Charlie menjadi satu-satunya yang nampak begitu bahagia setelah Mrs. nursea mengatakan bahwa Boo akan pulih besok. Luka memarnya pun telah lenyap sejak dua jam lalu. Namun, gadis itu masih harus istirahat selama semalam penuh agar racun Flower Guinea bisa melemah.
Hampir saja Jack terkena lemparan bola baseball milik Charlie, jika saja ia berhasil menghindar.
"Sudah kukatakan bahwa aku tak tahu ada racun di dalamnya," ucap Jackson takut. Ia masih sibuk berlindung di belakang punggung Valdish.
"Untung saja kau bawa Nursea tepat waktu. Jika tidak, aku akan memindahkanmu ke Amazon!" gertak Charlie yang kesal.
Mereka menoleh pada suara langkah kaki yang semakin mendekat. Jika dihitung-hitung, di kamar itu hanya ada Valdish, Christ, Jackson dan Charlie. Sementara Hosea dan Judish tengah berada di kamarnya.
Lalu, siapa yang datang?
"Apa yang kalian lakukan?" tanya William yang baru saja tiba dan mendekati kamar Charlie yang ramai.
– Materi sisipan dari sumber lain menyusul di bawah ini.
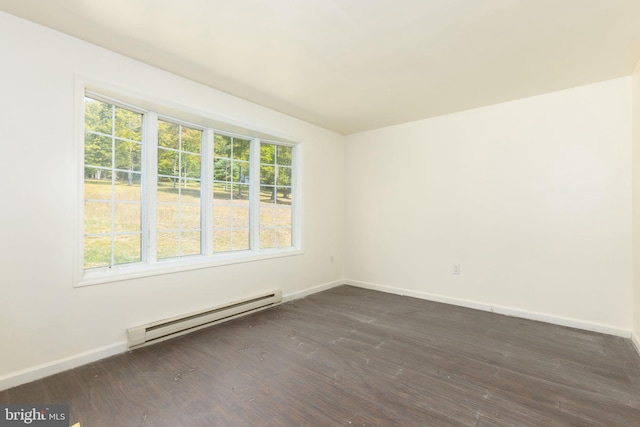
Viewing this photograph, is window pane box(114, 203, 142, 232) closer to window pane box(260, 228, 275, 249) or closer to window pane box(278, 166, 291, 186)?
window pane box(260, 228, 275, 249)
Ia sedikit melongok ke dalam, mendapati Boo tengah terlelap.
Gelagat aneh ditunjukkan dari wajah para makhluk itu. Tentu saja William bisa dengan mudah menduga hal yang sedang mereka tutupi.
Ditambah, untuk apa Boo tidur di kamar Charlie dengan mereka di dalamnya?
"Christ, bawa Boo ke kamarnya. Sepertinya gadis itu sedang tak baik."
"A-aku? Maksudku gadis itu tengah tertidur pulas. Lebih baik jangan diganggu," elak Christ sembari bersiul.
Pria itu kentara sekali saat canggung hingga William menatapnya jengah. Tentu saja ia merasa curiga sejak mengetahui mereka secara bersamaan menjaga gadis yang sebelumnya tak disukai.
"Lalu, jika kau tak ingin mengganggunya, mengapa kalian berada di sini? Bukankah itu lebih buruk?" William melewati ke-enam makhluk itu dengan tergesa. Ia jadi penasaran tentang apa yang tengah mereka sembunyikan.
Oh, haruskah ia mendesak mereka?
Ia merasa sesuatu yang buruk terjadi. Terlebih saat melihat Nursea, perawat yang bertugas merawat kesehatan tiap penghuni keluar dari kamar ini.
"Kulihat Nursea ke kamarmu tadi. Ada apa?" tanya William pada Charlie. Pandangannya masih tertuju pada Boo. Ia sungguh khawatir.
Apa sesuatu yang buruk telah terjadi dan ini ada hubungannya dengan salah satu makhluk di sini?
"Ah, itu—" Charlie mencoba setenang mungkin meski tak dapat dipungkiri jika dirinya begitu ketakutan saat menghadapi ketua mereka.
"Apa?" William sudah tak ingin mendengar basa basi rupanya. Ekspresinya pun berubah keras saat mendesak pria kelinci itu.
Ayolah, ia sungguh penasaran karena sejak tadi semuanya hanya terdiam.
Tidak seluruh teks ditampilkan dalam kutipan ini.